O promotor Jaime Rodrigues D'Alencar, da promotoria de justiça de Elesbão Veloso, instaurou inquérito civil para investigar o prefeito Robert Eudes Nunes de Sousa Segundo (PDT), conhecido por Dr Segundo, da cidade de Várzea Grande, por suspeita de enriquecimento ilícito em razão do recebimento de remuneração indevida, por exercer o cargo de gestor e ao mesmo tempo trabalhando como médico em Teresina, contrariando o que determina a legislação.

A promotoria recebeu denúncia reportando que Dr Segundo possui mais de um vínculo remunerado de cargo público, acumulando o cargo de prefeito com o de médico cirurgião na capital e no interior do Ceará.
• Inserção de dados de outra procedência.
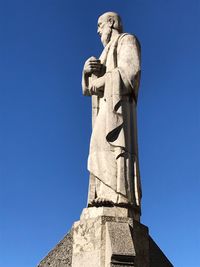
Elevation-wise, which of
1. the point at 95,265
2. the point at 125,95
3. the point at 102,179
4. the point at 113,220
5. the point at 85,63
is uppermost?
the point at 85,63

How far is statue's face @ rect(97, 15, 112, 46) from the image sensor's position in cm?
1022

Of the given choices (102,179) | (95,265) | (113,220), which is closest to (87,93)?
(102,179)

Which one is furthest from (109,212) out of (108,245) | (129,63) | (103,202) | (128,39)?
(128,39)

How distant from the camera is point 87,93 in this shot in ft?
32.6

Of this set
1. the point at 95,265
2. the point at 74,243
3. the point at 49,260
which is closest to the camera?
the point at 95,265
Em consulta ao DATASUS, foi constatado que o prefeito possui três vínculos em Teresina e outro na cidade de Sobral (CE), perfazendo acúmulo de quatro funções na especialidade de cirurgião vascular. Além disso, ainda exerce o cargo de prefeito em Várzea Grande, cargo esse que é de dedicação exclusiva.  

Além dos vínculos profissionais em Teresina, o órgão ministerial salienta que o gestor também reside em condomínio particular na capital, com distância de 210 km do município de Várzea Grande.

Foi revelado também, que Dr Segundo é proprietário da Clínica de Dermatologia e Cirurgia Vascular S/S Ltda (nome fantasia Clínica Dervasc), cuja principal para atividade é médica ambulatorial com recursos para realização de procedimentos cirúrgicos. 

“Conforme ACÓRDÃO Nº 312/2021-SPL do Tribunal de Contas do Estado do Piauí, o Sr. ROBERT EUDES NUNES DE SOUSA SEGUNDO possui plena consciência da vedação à dupla remuneração, uma vez que ocupante de cargo de dedicação exclusiva, bem como participação em emprego ou sociedade empresarial na esfera privada. Desta forma, demonstram-se, em tese, indícios de dolo específico de enriquecimento ilícito do denunciado”, salientou o promotor.

Durante a apuração do caso, o prefeito foi notificado duas vezes (em 02/02/2026 e 24/02/2026) para prestar esclarecimentos, no entanto, nunca emitiu respostas.

A Constituição Federal estabelece em seu art. 38, II, que o servidor público quando investido em mandato eletivo de prefeito deve ser afastar do cargo, emprego ou função, sendo facultado optar por qual remuneração perceber. Na avaliação do MPPI, o prefeito não fez o que determina a legislação.

Outro lado

Procurado pelo Viagora, o prefeito falou sobre o assunto. "São vínculos trabalhistas antigos. Já desligado há muitos anos. Não possuo clínica médica há alguns anos também. Essas informações não condizem com a realidade mesmo que o Cnes esteja desatualizado, diz respeito antes a uma história profissional de um médico que já prestou muito trabalho em sua área de atuação. Atualmente, sou cirurgião vascular efetivo do HUT e HU, UFPI, ambos de licença constitucional para exercer mandato eletivo como prefeito de minha cidade", explicou o gestor.